* [Task requirements]: Output the data below exactly, without images.

* [Supplied information]:

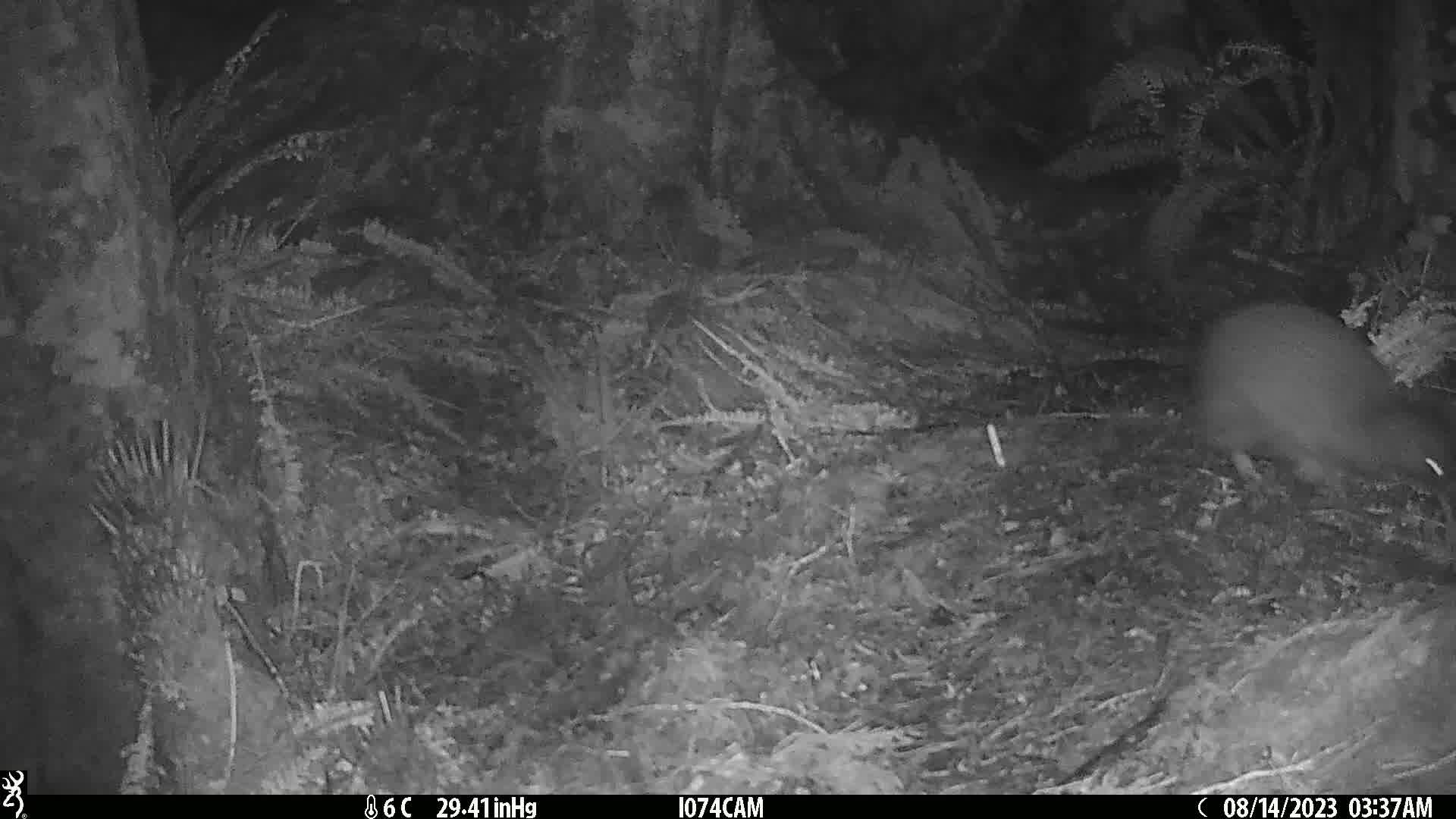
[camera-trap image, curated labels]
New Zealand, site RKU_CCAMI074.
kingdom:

* [Output of the task]:
[camera-trap image, curated labels]
New Zealand, site RKU_CCAMI074.
kingdom:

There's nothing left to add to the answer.